Baron Hotel ad Aleppo, una volta

Alla cantante Fairouz.

La città è la più antica del pianeta e non ha mai mutato nome, Ḥalab o Khalab. Comunque vari popoli l’hanno chiamata con nomi diversi. I sumeri, per un certo periodo l’hanno chiamata Arman, gli ittiti Halpa, gli assiri Khalpu, i greci Bépoia o Béppoia.

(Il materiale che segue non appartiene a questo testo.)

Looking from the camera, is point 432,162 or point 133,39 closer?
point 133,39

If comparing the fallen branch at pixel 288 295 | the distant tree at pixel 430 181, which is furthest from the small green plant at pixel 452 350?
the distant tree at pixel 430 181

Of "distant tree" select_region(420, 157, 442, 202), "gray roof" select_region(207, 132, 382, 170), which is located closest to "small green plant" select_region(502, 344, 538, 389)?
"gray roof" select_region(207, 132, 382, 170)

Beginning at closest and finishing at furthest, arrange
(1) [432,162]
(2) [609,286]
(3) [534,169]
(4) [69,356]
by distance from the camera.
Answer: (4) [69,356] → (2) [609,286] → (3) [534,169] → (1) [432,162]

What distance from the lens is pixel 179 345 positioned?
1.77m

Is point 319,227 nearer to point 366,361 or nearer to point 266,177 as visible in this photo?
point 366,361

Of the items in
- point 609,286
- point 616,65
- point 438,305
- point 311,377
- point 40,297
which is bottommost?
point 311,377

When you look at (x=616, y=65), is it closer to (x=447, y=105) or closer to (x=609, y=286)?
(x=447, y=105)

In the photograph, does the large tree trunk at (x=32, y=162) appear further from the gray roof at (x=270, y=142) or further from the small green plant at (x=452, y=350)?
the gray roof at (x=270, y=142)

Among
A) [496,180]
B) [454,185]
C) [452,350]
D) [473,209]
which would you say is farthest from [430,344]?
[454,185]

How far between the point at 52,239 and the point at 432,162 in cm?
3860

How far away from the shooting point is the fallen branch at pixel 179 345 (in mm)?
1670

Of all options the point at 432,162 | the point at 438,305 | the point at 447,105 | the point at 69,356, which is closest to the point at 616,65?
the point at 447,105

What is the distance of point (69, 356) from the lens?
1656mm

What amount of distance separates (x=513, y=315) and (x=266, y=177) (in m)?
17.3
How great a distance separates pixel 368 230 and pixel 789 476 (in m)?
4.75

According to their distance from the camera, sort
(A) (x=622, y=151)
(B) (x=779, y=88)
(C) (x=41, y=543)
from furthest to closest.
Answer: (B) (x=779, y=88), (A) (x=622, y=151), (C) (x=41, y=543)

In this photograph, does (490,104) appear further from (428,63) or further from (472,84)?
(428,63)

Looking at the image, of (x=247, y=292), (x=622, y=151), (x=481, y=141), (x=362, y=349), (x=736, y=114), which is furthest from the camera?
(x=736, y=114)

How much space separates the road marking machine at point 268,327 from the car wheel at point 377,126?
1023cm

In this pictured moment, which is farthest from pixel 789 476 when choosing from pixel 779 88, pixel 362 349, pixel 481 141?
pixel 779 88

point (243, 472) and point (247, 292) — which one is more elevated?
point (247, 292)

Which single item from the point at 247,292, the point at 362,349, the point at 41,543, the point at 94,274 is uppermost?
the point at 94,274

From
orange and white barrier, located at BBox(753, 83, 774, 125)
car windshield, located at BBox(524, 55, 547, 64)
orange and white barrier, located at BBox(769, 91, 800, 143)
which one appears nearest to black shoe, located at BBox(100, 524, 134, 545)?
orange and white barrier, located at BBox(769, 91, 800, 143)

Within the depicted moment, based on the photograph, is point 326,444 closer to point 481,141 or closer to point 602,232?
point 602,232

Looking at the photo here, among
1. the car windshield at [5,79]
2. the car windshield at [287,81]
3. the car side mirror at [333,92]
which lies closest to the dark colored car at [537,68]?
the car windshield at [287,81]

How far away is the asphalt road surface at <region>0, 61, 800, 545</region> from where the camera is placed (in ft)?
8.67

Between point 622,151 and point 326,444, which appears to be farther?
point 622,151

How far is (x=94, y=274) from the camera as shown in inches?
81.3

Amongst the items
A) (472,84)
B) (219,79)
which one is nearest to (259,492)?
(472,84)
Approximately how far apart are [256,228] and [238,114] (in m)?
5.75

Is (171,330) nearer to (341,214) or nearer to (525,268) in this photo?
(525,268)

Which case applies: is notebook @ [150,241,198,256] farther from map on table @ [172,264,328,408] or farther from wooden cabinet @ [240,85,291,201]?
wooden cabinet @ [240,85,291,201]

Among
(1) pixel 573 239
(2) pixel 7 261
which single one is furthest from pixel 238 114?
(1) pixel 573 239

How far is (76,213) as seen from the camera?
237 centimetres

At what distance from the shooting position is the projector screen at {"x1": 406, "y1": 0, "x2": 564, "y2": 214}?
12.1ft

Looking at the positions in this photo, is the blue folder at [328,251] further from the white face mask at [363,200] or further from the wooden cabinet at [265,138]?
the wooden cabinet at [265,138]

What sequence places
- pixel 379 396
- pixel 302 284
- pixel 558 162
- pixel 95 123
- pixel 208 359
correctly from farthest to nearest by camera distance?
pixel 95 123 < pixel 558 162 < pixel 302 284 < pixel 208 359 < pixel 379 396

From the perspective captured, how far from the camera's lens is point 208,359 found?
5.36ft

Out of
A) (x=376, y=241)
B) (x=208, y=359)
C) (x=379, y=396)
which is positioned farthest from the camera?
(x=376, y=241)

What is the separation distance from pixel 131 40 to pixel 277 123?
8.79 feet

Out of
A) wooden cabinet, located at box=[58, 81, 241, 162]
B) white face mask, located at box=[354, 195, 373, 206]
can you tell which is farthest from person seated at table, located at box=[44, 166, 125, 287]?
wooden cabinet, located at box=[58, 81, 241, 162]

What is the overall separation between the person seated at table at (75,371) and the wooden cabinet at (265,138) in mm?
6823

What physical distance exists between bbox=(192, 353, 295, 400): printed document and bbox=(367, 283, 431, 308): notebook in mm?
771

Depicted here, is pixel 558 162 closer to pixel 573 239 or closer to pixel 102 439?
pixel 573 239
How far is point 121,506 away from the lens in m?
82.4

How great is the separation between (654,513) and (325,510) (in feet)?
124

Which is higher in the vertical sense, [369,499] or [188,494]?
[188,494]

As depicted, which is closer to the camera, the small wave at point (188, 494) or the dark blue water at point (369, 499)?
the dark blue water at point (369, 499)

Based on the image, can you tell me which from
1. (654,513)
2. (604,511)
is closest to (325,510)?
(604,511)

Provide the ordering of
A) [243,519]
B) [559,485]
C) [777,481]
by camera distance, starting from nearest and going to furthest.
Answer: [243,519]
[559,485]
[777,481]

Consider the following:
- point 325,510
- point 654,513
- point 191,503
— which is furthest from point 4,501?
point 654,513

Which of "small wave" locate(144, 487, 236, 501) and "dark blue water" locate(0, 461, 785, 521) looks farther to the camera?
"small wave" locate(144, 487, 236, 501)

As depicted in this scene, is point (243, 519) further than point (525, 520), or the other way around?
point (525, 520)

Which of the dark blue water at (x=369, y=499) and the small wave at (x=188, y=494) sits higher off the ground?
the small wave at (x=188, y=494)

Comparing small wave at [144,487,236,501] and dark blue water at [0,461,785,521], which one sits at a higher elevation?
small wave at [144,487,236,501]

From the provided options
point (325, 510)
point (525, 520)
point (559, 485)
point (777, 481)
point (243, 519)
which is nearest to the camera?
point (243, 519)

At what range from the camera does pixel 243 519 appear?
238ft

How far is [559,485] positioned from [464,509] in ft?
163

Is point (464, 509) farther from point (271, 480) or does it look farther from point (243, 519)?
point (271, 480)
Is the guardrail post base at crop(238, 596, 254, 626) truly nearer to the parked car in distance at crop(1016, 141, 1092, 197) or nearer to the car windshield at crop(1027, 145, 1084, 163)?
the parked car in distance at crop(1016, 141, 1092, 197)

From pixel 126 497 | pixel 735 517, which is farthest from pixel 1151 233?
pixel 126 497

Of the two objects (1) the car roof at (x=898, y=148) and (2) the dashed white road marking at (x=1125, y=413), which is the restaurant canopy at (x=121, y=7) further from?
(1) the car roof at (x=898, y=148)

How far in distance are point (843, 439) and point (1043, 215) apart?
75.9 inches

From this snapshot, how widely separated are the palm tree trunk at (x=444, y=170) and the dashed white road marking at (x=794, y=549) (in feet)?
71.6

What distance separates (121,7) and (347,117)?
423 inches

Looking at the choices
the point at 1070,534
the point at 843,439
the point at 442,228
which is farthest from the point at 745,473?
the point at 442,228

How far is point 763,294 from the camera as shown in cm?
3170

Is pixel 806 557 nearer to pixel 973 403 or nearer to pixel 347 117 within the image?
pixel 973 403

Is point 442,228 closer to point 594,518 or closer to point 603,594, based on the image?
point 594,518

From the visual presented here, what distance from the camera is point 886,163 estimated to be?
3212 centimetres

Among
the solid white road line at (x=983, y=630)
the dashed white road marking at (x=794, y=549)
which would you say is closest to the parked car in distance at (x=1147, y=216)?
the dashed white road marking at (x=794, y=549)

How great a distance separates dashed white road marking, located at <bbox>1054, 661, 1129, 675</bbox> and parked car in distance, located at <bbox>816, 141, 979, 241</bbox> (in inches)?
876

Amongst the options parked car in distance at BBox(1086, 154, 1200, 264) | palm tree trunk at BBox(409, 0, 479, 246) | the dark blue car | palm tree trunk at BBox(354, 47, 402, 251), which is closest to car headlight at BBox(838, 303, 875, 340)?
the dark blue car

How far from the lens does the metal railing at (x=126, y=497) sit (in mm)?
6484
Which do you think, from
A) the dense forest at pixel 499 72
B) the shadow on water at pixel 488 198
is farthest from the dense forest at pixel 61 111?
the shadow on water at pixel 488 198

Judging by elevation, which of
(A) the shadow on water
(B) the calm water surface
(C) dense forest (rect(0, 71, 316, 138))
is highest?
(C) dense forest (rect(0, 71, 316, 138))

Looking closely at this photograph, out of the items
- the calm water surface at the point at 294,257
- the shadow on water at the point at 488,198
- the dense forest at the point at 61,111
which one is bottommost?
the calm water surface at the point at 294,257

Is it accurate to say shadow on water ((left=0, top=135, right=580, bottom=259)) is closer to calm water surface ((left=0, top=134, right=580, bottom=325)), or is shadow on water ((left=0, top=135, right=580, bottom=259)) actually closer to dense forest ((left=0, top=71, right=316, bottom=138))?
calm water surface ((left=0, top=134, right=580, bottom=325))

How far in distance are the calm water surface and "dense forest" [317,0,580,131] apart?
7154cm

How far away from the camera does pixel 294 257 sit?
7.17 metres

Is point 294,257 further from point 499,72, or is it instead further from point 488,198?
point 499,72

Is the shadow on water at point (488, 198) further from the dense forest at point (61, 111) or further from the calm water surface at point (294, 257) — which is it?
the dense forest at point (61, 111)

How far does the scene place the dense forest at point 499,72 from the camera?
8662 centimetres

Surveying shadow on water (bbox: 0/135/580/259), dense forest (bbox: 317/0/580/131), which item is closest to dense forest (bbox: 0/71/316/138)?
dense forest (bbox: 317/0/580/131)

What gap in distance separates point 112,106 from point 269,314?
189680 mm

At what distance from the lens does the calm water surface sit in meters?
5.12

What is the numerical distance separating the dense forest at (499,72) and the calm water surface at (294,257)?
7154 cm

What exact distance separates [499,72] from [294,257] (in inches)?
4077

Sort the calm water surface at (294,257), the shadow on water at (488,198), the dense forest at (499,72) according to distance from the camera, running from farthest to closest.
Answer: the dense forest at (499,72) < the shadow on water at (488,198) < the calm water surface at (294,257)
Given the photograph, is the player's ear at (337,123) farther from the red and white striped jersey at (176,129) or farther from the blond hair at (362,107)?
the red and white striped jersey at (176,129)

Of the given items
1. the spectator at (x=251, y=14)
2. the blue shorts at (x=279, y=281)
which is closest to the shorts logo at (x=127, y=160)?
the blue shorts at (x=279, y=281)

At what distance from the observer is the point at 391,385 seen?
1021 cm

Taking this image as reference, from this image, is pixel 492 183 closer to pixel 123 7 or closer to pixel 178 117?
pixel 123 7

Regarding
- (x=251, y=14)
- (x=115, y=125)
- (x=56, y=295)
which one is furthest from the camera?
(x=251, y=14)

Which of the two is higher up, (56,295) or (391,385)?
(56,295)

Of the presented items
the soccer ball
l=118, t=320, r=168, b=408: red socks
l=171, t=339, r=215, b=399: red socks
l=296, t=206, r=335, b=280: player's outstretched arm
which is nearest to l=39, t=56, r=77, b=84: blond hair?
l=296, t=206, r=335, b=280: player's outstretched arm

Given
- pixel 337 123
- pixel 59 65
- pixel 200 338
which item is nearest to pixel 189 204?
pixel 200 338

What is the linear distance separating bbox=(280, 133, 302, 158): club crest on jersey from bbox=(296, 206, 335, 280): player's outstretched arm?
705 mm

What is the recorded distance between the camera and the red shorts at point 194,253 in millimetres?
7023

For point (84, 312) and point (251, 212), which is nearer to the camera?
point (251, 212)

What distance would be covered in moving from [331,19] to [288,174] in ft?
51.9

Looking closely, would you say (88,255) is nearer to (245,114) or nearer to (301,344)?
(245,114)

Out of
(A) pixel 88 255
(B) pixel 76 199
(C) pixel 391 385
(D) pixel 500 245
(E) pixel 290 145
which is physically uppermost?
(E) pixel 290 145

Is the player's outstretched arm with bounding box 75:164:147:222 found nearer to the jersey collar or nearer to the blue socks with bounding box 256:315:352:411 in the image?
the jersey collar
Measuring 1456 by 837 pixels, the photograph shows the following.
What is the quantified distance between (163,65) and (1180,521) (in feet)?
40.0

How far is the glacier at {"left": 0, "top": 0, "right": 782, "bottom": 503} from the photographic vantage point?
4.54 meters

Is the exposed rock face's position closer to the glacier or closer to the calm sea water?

A volte, per lavoro, vado a Damasco e a Latakia e perfino a Dayr az Zawr, all’estremo est del paese, ai confini con l’Irak, la città dei Beduini, attraversata dal Eufrate. Vivo ad Aleppo, una città diversa dal resto della Siria e del mondo, non solo per l’età e per la storia. In molti suoi luoghi, età e storia si vedono. Viene chiamata la grigia, e la prima volta, arrivando da Damasco, dall’alto, mi è sembrata grigio chiara, meno il cuore della città antica, la Cittadella, grigio scuro. A dicembre una tempesta di neve la imbianca tutta, fiocchi bianchi e pesantI cadono rapidi dalle nuvole. La città è di un bianco eclatante, ma per poco, il vento, che ha sbattuto i fiocchi contro gli edifici e i passanti, porta via la neve in un paio d’ore.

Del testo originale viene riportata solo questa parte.